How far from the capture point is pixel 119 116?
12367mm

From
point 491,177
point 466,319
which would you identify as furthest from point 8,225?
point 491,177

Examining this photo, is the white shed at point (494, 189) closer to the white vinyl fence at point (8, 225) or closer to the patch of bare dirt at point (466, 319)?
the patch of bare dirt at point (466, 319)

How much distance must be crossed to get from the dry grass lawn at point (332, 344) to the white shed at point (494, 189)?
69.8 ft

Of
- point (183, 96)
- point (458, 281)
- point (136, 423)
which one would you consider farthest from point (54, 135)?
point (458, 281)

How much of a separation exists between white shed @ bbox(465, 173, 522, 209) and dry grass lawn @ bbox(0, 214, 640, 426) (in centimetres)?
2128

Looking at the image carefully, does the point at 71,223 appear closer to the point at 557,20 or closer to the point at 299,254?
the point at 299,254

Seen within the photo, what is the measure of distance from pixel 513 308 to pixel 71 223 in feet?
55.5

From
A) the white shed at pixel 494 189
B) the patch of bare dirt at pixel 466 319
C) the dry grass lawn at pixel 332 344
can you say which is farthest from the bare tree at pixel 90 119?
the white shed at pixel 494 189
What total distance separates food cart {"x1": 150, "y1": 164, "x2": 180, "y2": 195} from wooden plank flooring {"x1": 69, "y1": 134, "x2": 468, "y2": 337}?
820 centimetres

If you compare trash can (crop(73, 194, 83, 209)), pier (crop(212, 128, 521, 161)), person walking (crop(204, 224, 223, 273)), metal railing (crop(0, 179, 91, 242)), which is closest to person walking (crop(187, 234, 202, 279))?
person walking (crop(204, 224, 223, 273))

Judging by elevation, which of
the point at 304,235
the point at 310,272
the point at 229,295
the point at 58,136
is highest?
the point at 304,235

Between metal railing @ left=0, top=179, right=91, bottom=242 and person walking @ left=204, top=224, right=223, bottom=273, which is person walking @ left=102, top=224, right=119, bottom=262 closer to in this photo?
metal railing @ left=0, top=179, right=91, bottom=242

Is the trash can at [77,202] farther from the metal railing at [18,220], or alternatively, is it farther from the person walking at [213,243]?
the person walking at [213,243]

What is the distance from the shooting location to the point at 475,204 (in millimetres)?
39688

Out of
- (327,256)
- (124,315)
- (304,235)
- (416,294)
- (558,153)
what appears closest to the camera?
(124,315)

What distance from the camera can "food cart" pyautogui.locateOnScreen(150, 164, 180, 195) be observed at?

| The task |
Rewrite all of the entries above, changing each "trash can" to "garbage bin" and leaving the rest as it is.

| Written solution |
How far from the capture point is pixel 119 116?
12367mm

From
point 491,177
point 466,319
which would you identify as furthest from point 8,225?
point 491,177

Examining this photo, is the white shed at point (494, 189) closer to the white vinyl fence at point (8, 225) or closer to the patch of bare dirt at point (466, 319)?
the patch of bare dirt at point (466, 319)

How much distance must be crossed to get from the dry grass lawn at point (332, 344) to the white shed at point (494, 189)?
69.8 ft

Of
- point (183, 96)
- point (458, 281)
- point (136, 423)
which one would you consider farthest from point (54, 135)?
point (458, 281)

How much of a separation exists between white shed @ bbox(465, 173, 522, 209) and dry grass lawn @ bbox(0, 214, 640, 426) (in centimetres)?
2128

Looking at the image carefully, does the point at 71,223 appear closer to the point at 557,20 or closer to the point at 299,254?
the point at 299,254

Seen within the photo, what is the measure of distance from pixel 513 308 to pixel 71 223 in feet?
55.5

From
A) the white shed at pixel 494 189
B) the patch of bare dirt at pixel 466 319
C) the dry grass lawn at pixel 332 344
can you say which is farthest from the bare tree at pixel 90 119?
the white shed at pixel 494 189
What total distance separates food cart {"x1": 150, "y1": 164, "x2": 180, "y2": 195} from wooden plank flooring {"x1": 69, "y1": 134, "x2": 468, "y2": 337}?
820 centimetres

If you compare garbage bin (crop(73, 194, 83, 209)), pier (crop(212, 128, 521, 161)), person walking (crop(204, 224, 223, 273)), metal railing (crop(0, 179, 91, 242)), which is closest to person walking (crop(187, 234, 202, 279))?
person walking (crop(204, 224, 223, 273))

Judging by elevation, which of
the point at 304,235
the point at 310,272
the point at 229,295
the point at 58,136
is highest?
the point at 304,235

Between metal railing @ left=0, top=179, right=91, bottom=242 and person walking @ left=204, top=224, right=223, bottom=273, which is person walking @ left=102, top=224, right=119, bottom=262 closer to in this photo?
metal railing @ left=0, top=179, right=91, bottom=242

Is the garbage bin at [77,202] farther from the metal railing at [18,220], or alternatively, is it farther from the person walking at [213,243]?
the person walking at [213,243]

What is the distance from the shooting location to the point at 475,204 (in millimetres)?
39688

Out of
- (327,256)
- (124,315)
- (304,235)
- (416,294)
- (558,153)
what appears closest to the camera?
(124,315)

What distance from the camera can "food cart" pyautogui.locateOnScreen(150, 164, 180, 195) be observed at?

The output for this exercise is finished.